§ **What you are asked to do**
Below are some records; give them all again exactly, but not the pictures.

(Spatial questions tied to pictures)
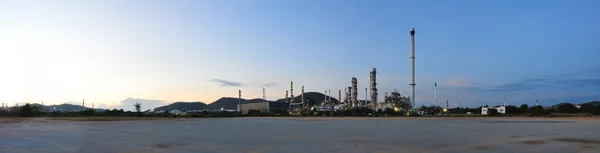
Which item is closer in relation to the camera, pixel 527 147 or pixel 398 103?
pixel 527 147

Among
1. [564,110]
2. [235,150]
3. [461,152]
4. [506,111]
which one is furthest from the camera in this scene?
[506,111]

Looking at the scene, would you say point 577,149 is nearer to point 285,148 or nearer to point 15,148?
point 285,148

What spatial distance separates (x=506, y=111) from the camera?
6147 inches

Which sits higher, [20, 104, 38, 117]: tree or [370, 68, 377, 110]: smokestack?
[370, 68, 377, 110]: smokestack

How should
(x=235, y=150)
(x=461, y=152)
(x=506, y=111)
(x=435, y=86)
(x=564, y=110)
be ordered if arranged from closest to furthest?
(x=461, y=152)
(x=235, y=150)
(x=564, y=110)
(x=506, y=111)
(x=435, y=86)

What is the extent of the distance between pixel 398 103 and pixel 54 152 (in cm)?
18278

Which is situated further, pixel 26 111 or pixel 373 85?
pixel 373 85

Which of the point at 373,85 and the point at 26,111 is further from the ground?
the point at 373,85

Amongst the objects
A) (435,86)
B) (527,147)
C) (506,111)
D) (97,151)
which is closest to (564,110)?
(506,111)

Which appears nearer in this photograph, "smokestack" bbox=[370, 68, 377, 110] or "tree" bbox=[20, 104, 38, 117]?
"tree" bbox=[20, 104, 38, 117]

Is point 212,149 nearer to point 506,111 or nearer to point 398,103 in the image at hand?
point 506,111

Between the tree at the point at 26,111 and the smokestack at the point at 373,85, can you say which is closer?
the tree at the point at 26,111

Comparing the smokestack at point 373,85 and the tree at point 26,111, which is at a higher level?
the smokestack at point 373,85

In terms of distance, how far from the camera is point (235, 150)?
66.8 feet
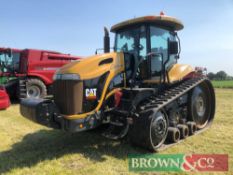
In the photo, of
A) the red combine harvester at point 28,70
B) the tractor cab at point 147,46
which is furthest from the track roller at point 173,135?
the red combine harvester at point 28,70

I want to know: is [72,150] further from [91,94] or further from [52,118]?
[91,94]

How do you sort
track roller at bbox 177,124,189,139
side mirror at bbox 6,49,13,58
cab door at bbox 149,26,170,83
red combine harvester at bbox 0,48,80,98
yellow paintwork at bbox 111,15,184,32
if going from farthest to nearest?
side mirror at bbox 6,49,13,58 < red combine harvester at bbox 0,48,80,98 < cab door at bbox 149,26,170,83 < track roller at bbox 177,124,189,139 < yellow paintwork at bbox 111,15,184,32

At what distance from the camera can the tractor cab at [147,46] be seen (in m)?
5.63

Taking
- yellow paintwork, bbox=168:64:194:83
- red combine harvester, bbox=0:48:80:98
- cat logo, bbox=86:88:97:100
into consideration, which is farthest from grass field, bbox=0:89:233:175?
red combine harvester, bbox=0:48:80:98

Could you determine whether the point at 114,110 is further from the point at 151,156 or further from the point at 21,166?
the point at 21,166

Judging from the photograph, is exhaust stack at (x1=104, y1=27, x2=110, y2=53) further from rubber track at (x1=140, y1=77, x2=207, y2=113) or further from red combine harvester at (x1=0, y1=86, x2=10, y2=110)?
red combine harvester at (x1=0, y1=86, x2=10, y2=110)

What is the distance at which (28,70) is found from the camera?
480 inches

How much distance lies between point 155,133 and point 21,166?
252 centimetres

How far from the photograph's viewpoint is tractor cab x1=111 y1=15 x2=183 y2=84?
5629mm

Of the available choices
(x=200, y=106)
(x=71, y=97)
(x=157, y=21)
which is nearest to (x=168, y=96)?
(x=157, y=21)

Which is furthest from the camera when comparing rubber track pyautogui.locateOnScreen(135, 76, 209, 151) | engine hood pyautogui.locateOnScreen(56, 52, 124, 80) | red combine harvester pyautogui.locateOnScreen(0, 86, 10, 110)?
red combine harvester pyautogui.locateOnScreen(0, 86, 10, 110)

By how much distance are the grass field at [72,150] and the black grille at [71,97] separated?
35.7 inches

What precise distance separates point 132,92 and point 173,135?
1.29 meters

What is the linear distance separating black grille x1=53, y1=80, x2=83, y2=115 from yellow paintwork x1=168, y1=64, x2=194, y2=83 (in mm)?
2470
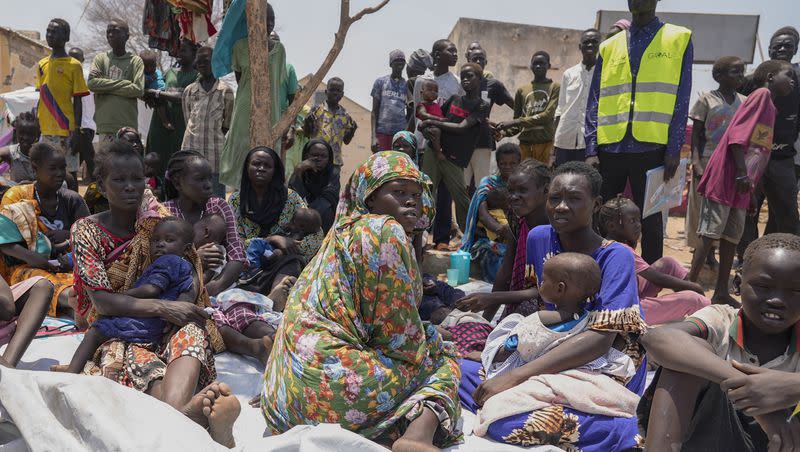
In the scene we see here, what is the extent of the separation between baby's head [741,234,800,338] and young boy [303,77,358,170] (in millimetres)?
6963

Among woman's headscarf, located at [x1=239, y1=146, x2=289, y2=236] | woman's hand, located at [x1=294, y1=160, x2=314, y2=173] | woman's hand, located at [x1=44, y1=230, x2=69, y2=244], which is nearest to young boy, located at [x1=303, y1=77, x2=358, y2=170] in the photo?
woman's hand, located at [x1=294, y1=160, x2=314, y2=173]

§ **Response to the exercise**
Which item is closer in relation to the camera, pixel 527 147 or pixel 398 103?
pixel 527 147

Among
1. [564,110]
2. [235,150]
3. [461,152]
4. [506,111]
which one is furthest from the camera in this scene?
[506,111]

Looking at the scene, would you say point 577,149 is nearer to point 285,148 or nearer to point 15,148?
point 285,148

What spatial distance separates (x=506, y=111) from the camera?
6147 inches

Which sits higher, [20, 104, 38, 117]: tree or [370, 68, 377, 110]: smokestack?
[370, 68, 377, 110]: smokestack

How should
(x=235, y=150)
(x=461, y=152)
(x=506, y=111)
(x=435, y=86)
(x=564, y=110)
be ordered if arranged from closest to furthest?
(x=461, y=152)
(x=235, y=150)
(x=564, y=110)
(x=506, y=111)
(x=435, y=86)

What is the extent of the distance between pixel 398 103 and pixel 54 152 (in cm)?
18278

Which is situated further, pixel 26 111 or pixel 373 85?
pixel 373 85

Which of the point at 373,85 and the point at 26,111 is further from the ground?
the point at 373,85

Amongst the objects
A) (435,86)
B) (527,147)
C) (506,111)
D) (97,151)
which is closest to (564,110)?
(506,111)

Which appears nearer in this photograph, "smokestack" bbox=[370, 68, 377, 110] or "tree" bbox=[20, 104, 38, 117]?
"tree" bbox=[20, 104, 38, 117]

Is point 212,149 nearer to point 506,111 or nearer to point 398,103 in the image at hand?
point 506,111

Between the tree at the point at 26,111 and the smokestack at the point at 373,85, can you say which is closer?
the tree at the point at 26,111

Comparing the smokestack at point 373,85 and the tree at point 26,111, which is at a higher level?
the smokestack at point 373,85

In terms of distance, how far from the camera is point (235, 150)?
66.8 feet
In the photo, of
A) the red combine harvester at point 28,70
B) the tractor cab at point 147,46
which is furthest from the track roller at point 173,135?
the red combine harvester at point 28,70

I want to know: is [72,150] further from [91,94] or further from [52,118]?
[91,94]

How do you sort
track roller at bbox 177,124,189,139
side mirror at bbox 6,49,13,58
cab door at bbox 149,26,170,83
red combine harvester at bbox 0,48,80,98
yellow paintwork at bbox 111,15,184,32
if going from farthest to nearest?
side mirror at bbox 6,49,13,58 < red combine harvester at bbox 0,48,80,98 < cab door at bbox 149,26,170,83 < track roller at bbox 177,124,189,139 < yellow paintwork at bbox 111,15,184,32

At what distance from the camera can the tractor cab at [147,46] be seen (in m)?
5.63

Taking
- yellow paintwork, bbox=168:64:194:83
- red combine harvester, bbox=0:48:80:98
- cat logo, bbox=86:88:97:100
into consideration, which is farthest from grass field, bbox=0:89:233:175?
red combine harvester, bbox=0:48:80:98

Could you determine whether the point at 114,110 is further from the point at 151,156 or further from the point at 21,166?
the point at 21,166

Judging from the photograph, is exhaust stack at (x1=104, y1=27, x2=110, y2=53) further from rubber track at (x1=140, y1=77, x2=207, y2=113) or further from red combine harvester at (x1=0, y1=86, x2=10, y2=110)?
red combine harvester at (x1=0, y1=86, x2=10, y2=110)

What is the distance at which (28,70) is found from the camera?
480 inches

How much distance lies between point 155,133 and point 21,166?
252 centimetres

How far from the photograph's viewpoint is tractor cab x1=111 y1=15 x2=183 y2=84?
5629mm

Of the available choices
(x=200, y=106)
(x=71, y=97)
(x=157, y=21)
which is nearest to (x=168, y=96)?
(x=157, y=21)

Which is furthest from the camera when comparing rubber track pyautogui.locateOnScreen(135, 76, 209, 151) | engine hood pyautogui.locateOnScreen(56, 52, 124, 80) | red combine harvester pyautogui.locateOnScreen(0, 86, 10, 110)?
red combine harvester pyautogui.locateOnScreen(0, 86, 10, 110)

By how much distance are the grass field at [72,150] and the black grille at [71,97] separated?
35.7 inches

What precise distance separates point 132,92 and point 173,135?
1.29 meters

What is the linear distance separating black grille x1=53, y1=80, x2=83, y2=115 from yellow paintwork x1=168, y1=64, x2=194, y2=83 (in mm)?
2470
In the scene we see here, what is the extent of the separation between baby's head [741,234,800,338] and young boy [303,77,358,170] (in millimetres)?
6963

Among woman's headscarf, located at [x1=239, y1=146, x2=289, y2=236] | woman's hand, located at [x1=294, y1=160, x2=314, y2=173] | woman's hand, located at [x1=44, y1=230, x2=69, y2=244], which is nearest to young boy, located at [x1=303, y1=77, x2=358, y2=170] in the photo?
woman's hand, located at [x1=294, y1=160, x2=314, y2=173]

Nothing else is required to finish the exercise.